# PASSAGE PROVIDED:
= Beginning of Section =
Flat feet can cause more serious problems, however. This is typically seen in more active kids. If your child experiences pain, fatigues easily, and starts to withdraw from activities they normally enjoy, these are signs of an issue – one we can address!
A pair of custom orthotics can support your child’s foot structure, improve functionality, and relieve painful symptoms. Plus, they are easy to use. You simply slip them into your son or daughter’s shoes and the orthotics do the rest!
For a case of pediatric flatfoot, we may incorporate other elements (beyond orthotic management) into our treatment plans, such as shoe modification, change in activities, and physical therapy.
Orthotic Therapy and Juvenile Bunions
It is possible for flat feet to play a role in a different medical issue – juvenile bunions.
People often associate bunions with women’s footwear—specifically, high-heeled models like pumps and stilettos—and do not realize this condition can affect children. The fact of the matter is bunions can develop at any age and for either gender (even though the majority of bunion cases are for adult females).
Flat feet and bunions can be related because the arch of the foot plays a role in a normal biomechanical process known as pronation. When the arches are low, a foot overpronates. This means its inwards rotation is excessive. In turn, that places extra force on the inner edge of the foot, and especially at the base of the big toe.
= End of Section =
# PROVIDED INFORMATION:
= Beginning of Section =
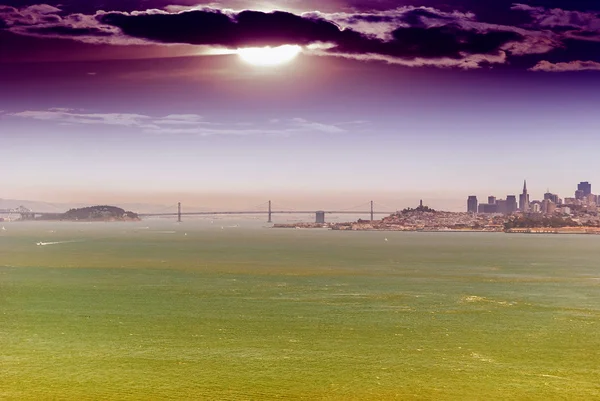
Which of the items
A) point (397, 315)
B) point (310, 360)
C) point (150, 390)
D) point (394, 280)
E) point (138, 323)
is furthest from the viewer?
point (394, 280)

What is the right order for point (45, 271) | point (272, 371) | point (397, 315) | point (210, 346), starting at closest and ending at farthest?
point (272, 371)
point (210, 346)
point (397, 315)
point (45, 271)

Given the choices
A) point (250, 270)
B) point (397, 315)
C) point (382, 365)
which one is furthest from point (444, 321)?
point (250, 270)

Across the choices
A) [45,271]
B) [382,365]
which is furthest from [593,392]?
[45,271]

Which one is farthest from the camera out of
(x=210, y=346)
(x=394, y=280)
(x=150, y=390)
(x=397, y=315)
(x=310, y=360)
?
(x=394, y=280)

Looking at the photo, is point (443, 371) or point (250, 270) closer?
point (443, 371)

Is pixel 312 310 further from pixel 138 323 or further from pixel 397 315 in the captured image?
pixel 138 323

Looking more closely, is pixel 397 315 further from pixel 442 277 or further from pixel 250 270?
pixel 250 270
= End of Section =
= Beginning of Section =
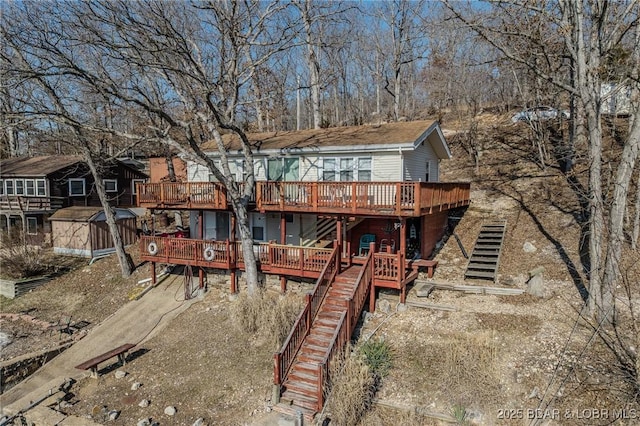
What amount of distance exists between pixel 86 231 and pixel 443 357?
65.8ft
= End of Section =
# EXERCISE TASKS:
1. Please reproduce the part of the passage on children's flat feet that opens with the words containing "Flat feet can" and closes with "issue – juvenile bunions.", substituting "inserts" for "orthotics".
2. According to the passage on children's flat feet, what normal biomechanical process does the arch of the foot play a role in?

# SOLUTIONS TO THE EXERCISE:
1.
Flat feet can cause more serious problems, however. This is typically seen in more active kids. If your child experiences pain, fatigues easily, and starts to withdraw from activities they normally enjoy, these are signs of an issue – one we can address!
A pair of custom inserts can support your child’s foot structure, improve functionality, and relieve painful symptoms. Plus, they are easy to use. You simply slip them into your son or daughter’s shoes and the inserts do the rest!
For a case of pediatric flatfoot, we may incorporate other elements (beyond orthotic management) into our treatment plans, such as shoe modification, change in activities, and physical therapy.
Orthotic Therapy and Juvenile Bunions
It is possible for flat feet to play a role in a different medical issue – juvenile bunions.

2. Pronation.